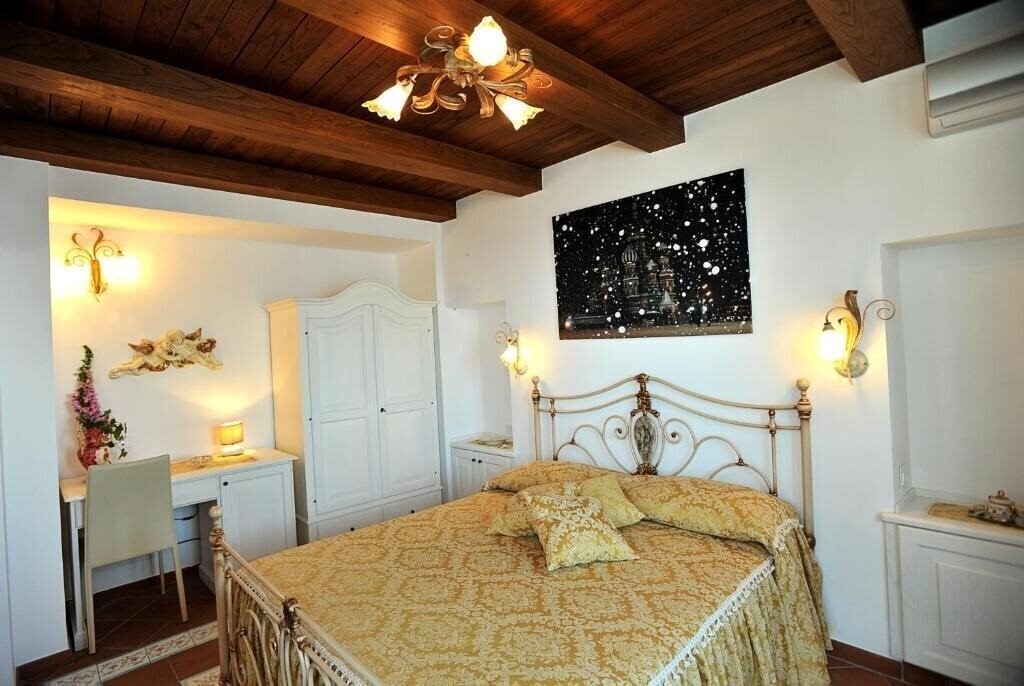 Фотографія World Center Resort 3*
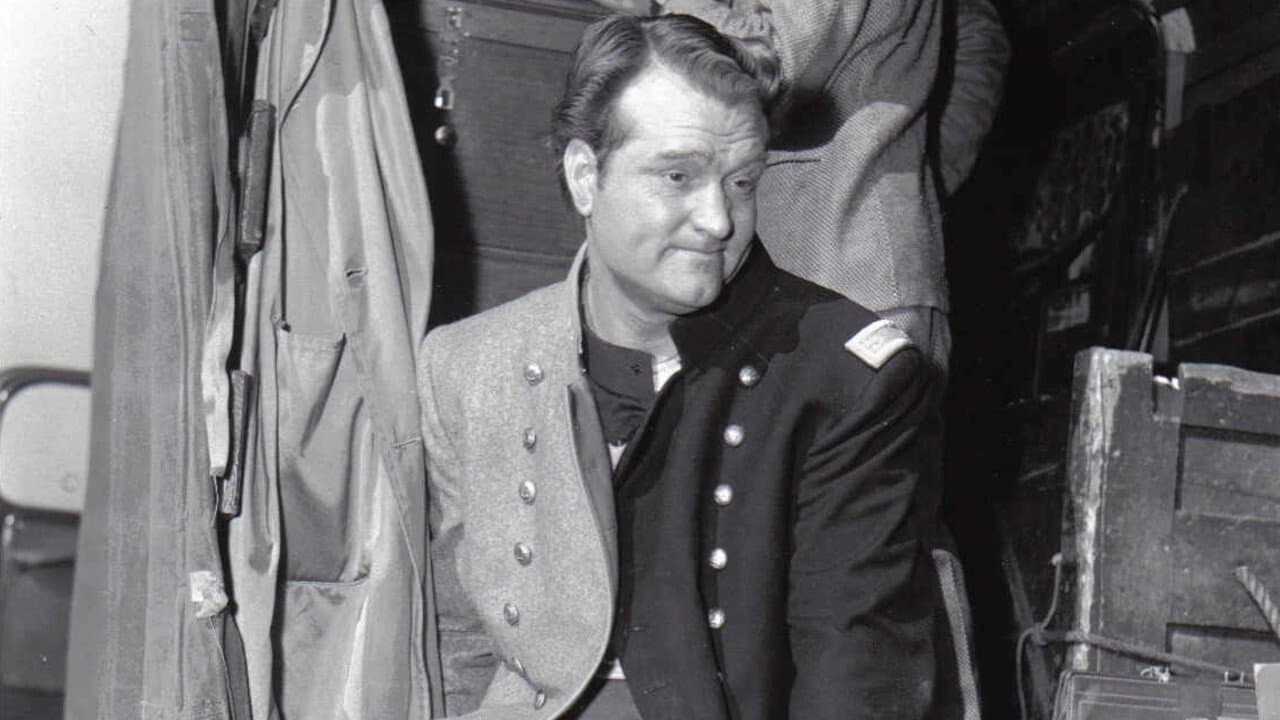 A Southern Yankeeの背景画像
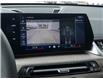 2025 BMW X1 xDrive28i (Stk: 5236483) in Brampton - Image 10 of 25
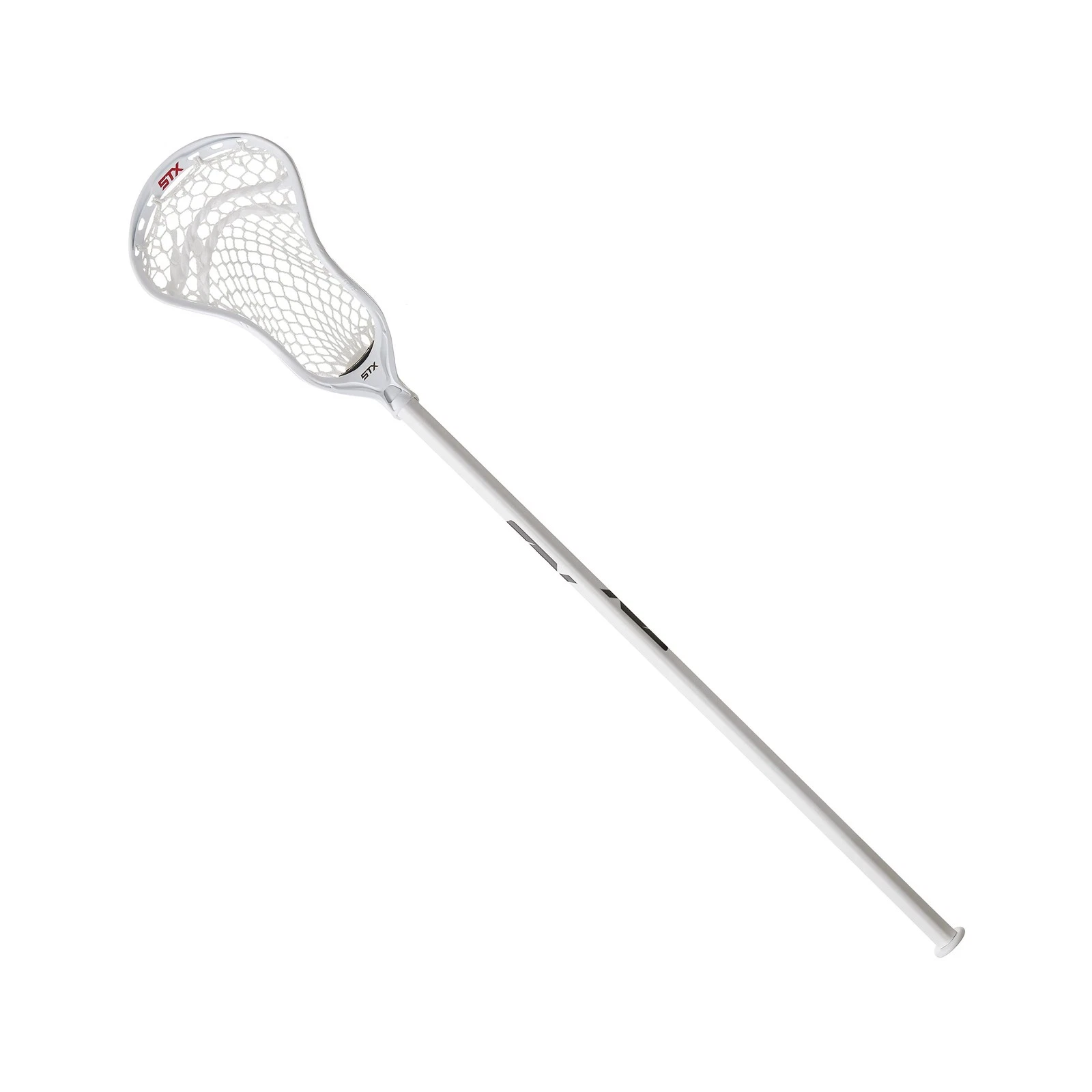 STX Stallion 700 Lacrosse Stick - Thumbnail 3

__WHAT THIS TASK INVOLVES__
Please set down the whole listing above exactly and skip every picture.

__SOLUTION TO THIS TASK__
 Фотографія World Center Resort 3*
 A Southern Yankeeの背景画像
 2025 BMW X1 xDrive28i (Stk: 5236483) in Brampton - Image 10 of 25
 STX Stallion 700 Lacrosse Stick - Thumbnail 3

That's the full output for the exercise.